Lorsqu' après la mort de celui-ci le concile de Bâle (1431) déposa le pape légitime Eugène IV, adversaire de la théorie conciliaire, Colette multiplia les démarches pour obtenir de l'antipape Félix V une promesse de désistement. Si jamais elle fut donnée - des doutes subsistent sur le résultat d'une entrevue à Lons-le-Saunier - cette promesse ne fut certainement pas tenue. Colette alors défendit à ses filles, notamment à celles d'Orbe et de Vevey, de reconnaître l'intrus. Cette interdiction pouvait être dangereuse : Félix V n'était autre que le duc Amédée VIII de Savoie, souverain de Vevey et d'Orbe, jusque-là protecteur des deux couvents. La protection eût pu se muer en représailles ; il n'en fut rien. Colette pourtant ne vit pas sur terre le succès de ses efforts : Félix V renonça à la tiare, mais en 1449 seulement, deux ans après la mort de Colette.

 

Fille de l'Église, Colette fut aussi fille de France.

 

À une époque où le sentiment de la patrie « une » existait si peu encore que, pour des ambitions particulières, Armagnacs et Bourguignons s'entre-déchiraient, que ces derniers allaient jusqu'à vendre aux Anglais le royaume de France, la réformatrice planait au-dessus des partis. La maison de Bourgogne, celle de Bourbon l'appelèrent successivement pour fonder des monastères.

 

À la cour de Bourgogne, elle entretint avec la duchesse Marguerite de Bavière une intime amitié ; elle inspirait en même temps au duc Jean sans Peur une telle vénération qu'il passait outre à l'avis de ses conseillers pour satisfaire aux demandes de la fondatrice.
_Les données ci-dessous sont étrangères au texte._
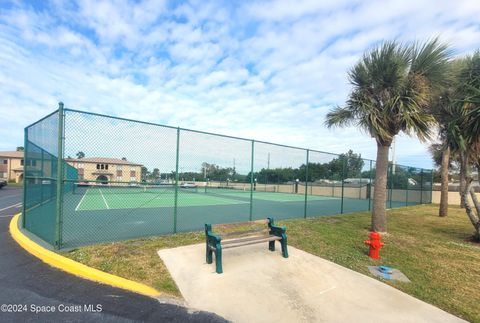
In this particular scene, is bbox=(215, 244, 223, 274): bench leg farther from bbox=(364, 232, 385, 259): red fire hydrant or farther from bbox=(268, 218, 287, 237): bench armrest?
bbox=(364, 232, 385, 259): red fire hydrant

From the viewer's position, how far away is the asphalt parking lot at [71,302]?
3.51m

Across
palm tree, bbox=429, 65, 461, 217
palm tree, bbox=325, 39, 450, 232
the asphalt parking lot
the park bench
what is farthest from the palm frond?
the asphalt parking lot

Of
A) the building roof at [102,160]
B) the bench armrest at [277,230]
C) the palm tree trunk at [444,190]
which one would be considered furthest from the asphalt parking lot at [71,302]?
the palm tree trunk at [444,190]

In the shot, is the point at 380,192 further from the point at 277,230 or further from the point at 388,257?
the point at 277,230

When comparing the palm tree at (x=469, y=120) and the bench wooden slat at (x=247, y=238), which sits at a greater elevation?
the palm tree at (x=469, y=120)

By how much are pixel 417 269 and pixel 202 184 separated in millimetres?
6312

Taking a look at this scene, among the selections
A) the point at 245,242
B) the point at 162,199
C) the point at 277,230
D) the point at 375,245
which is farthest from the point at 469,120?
the point at 162,199

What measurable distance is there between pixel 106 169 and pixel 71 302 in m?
3.31

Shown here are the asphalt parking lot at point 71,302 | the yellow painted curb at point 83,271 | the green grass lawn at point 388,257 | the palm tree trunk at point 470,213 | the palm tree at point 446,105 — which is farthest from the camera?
the palm tree at point 446,105

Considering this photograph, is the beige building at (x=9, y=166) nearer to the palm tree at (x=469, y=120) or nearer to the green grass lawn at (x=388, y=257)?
the green grass lawn at (x=388, y=257)

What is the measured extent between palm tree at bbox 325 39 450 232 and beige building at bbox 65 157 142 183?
22.8ft

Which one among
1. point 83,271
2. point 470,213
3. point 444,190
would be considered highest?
point 444,190

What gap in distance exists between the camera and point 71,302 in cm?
383

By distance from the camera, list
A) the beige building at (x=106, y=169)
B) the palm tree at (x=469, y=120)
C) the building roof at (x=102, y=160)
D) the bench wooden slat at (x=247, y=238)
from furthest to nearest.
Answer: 1. the palm tree at (x=469, y=120)
2. the beige building at (x=106, y=169)
3. the building roof at (x=102, y=160)
4. the bench wooden slat at (x=247, y=238)
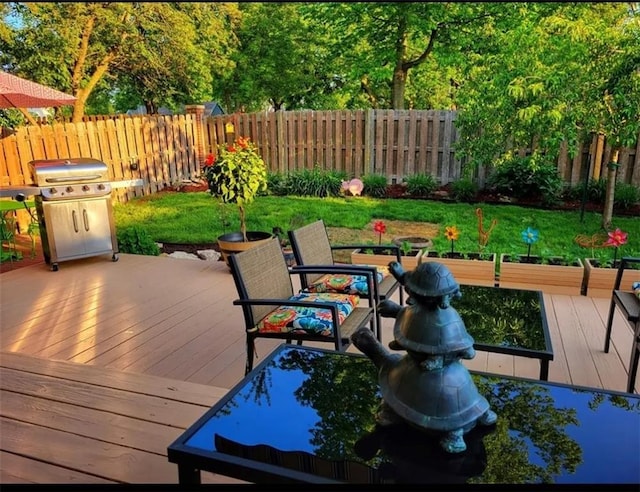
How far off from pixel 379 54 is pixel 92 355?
9746mm

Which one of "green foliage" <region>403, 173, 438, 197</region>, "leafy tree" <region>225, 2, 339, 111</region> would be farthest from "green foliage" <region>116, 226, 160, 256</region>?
"leafy tree" <region>225, 2, 339, 111</region>

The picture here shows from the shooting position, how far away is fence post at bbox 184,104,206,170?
31.1 feet

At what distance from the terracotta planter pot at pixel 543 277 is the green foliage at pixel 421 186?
11.5ft

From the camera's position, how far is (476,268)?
4.18m

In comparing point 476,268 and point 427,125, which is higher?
point 427,125

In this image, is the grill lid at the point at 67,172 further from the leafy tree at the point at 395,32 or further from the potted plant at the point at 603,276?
the leafy tree at the point at 395,32

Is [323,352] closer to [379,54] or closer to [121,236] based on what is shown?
[121,236]

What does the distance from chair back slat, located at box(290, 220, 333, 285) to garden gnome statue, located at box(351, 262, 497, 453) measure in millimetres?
1802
En retour, celle-ci ne craignait pas de l'exhorter à changer de vie et - si l'on en croit Sœur Perrine - elle réussit une fois à le dissuader de livrer une bataille dont, par révélation, elle connaissait l'issue malheureuse. Après l'assassinat du duc, elle s'empressa auprès de la duchesse.

 

C'est au moment de la fondation de Seurre (1421-1423), sollicitée par Marguerite de Bavière pour le repos de l'âme de Jean sans peur, que parvint à Colette la demande, par la duchesse de Berry, d'un établissement de clarisses à Moulins (1421-1425). Malgré la tension entre les deux maisons princières, Marguerite consentit au départ de la réformatrice pour le Bourbonnais. Là aussi, de sa protectrice, Colette se fit une amie.

 

Aux portes de la France, elle traita avec la même aisance avec les deux maisons rivales de Genève et de Savoie. Il n'y eut qu'un parti avec lequel elle ne voulut jamais composer : c'est le parti anglais, l'ennemi du moment. Ses premiers essais d'établissement en Picardie (1406) se situent bien avant la reprise de la guerre ; ses fondations à Hesdin (1437-1440), à Amiens (1442-1444), ses dernières tentatives à Corbie (1445) sont postérieures au traité d'Arras (1435).

 

Une légende a couru sur une visite de Colette à Jeanne d'Arc encore au berceau, sur le don à la future libératrice de la France d'un anneau d'or reçu du ciel par la mystique franciscaine. Tout cela n'est qu'imagination. Mais il serait très possible que les deux grandes Françaises se fussent rencontrées en 1429. Les documents prouvent qu'à cette date Colette était à Decize, Jeanne d'Arc à Moulins ; que Colette envoya un messager à Saint-Pierre-le-Moutier pour s'enquérir de l'armée de Jeanne. De plus, leur commune protectrice, Marie de Berry, eût pu leur favoriser une entrevue. Autant d'arguments rendant vraisemblable l'hypothèse... mais aucun texte ne permet d'arriver à une certitude.